*Records for processing*:
============================================================

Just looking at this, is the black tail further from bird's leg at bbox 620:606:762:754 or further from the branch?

============================================================

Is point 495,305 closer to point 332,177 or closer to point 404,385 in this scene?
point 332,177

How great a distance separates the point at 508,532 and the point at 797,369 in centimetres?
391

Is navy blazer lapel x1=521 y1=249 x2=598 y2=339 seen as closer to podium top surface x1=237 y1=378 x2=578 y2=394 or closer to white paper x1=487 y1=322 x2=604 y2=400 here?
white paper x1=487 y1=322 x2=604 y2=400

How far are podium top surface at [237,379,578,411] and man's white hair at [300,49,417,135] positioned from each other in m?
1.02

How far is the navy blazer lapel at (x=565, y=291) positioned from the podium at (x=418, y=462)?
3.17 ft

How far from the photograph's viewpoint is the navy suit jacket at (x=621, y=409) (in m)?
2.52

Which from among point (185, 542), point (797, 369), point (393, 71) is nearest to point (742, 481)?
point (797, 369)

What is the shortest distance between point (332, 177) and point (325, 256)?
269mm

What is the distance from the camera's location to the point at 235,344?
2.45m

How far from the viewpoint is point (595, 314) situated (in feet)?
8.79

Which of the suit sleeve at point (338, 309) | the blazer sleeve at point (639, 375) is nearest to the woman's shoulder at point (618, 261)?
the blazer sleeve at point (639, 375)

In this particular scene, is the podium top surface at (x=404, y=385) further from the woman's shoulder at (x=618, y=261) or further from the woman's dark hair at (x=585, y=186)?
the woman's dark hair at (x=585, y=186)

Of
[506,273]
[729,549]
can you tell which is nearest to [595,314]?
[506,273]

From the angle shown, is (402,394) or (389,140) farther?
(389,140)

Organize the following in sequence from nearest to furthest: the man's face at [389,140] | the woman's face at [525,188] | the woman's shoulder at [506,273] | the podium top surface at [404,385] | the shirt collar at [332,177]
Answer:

============================================================

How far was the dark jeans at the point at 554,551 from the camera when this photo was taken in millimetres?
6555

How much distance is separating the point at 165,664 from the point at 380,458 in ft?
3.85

============================================================

*Problem details*:
Identify each line above that contains the word "distance", treating uppercase and lowercase as different, and copy every such line.

*Written answer*:
How great a distance separates the point at 508,532 and the point at 797,369 in centimetres?
What is the shortest distance between point (332, 177) and point (325, 256)?
What is the distance from the camera's location to the point at 235,344?
How much distance is separating the point at 165,664 from the point at 380,458 in ft?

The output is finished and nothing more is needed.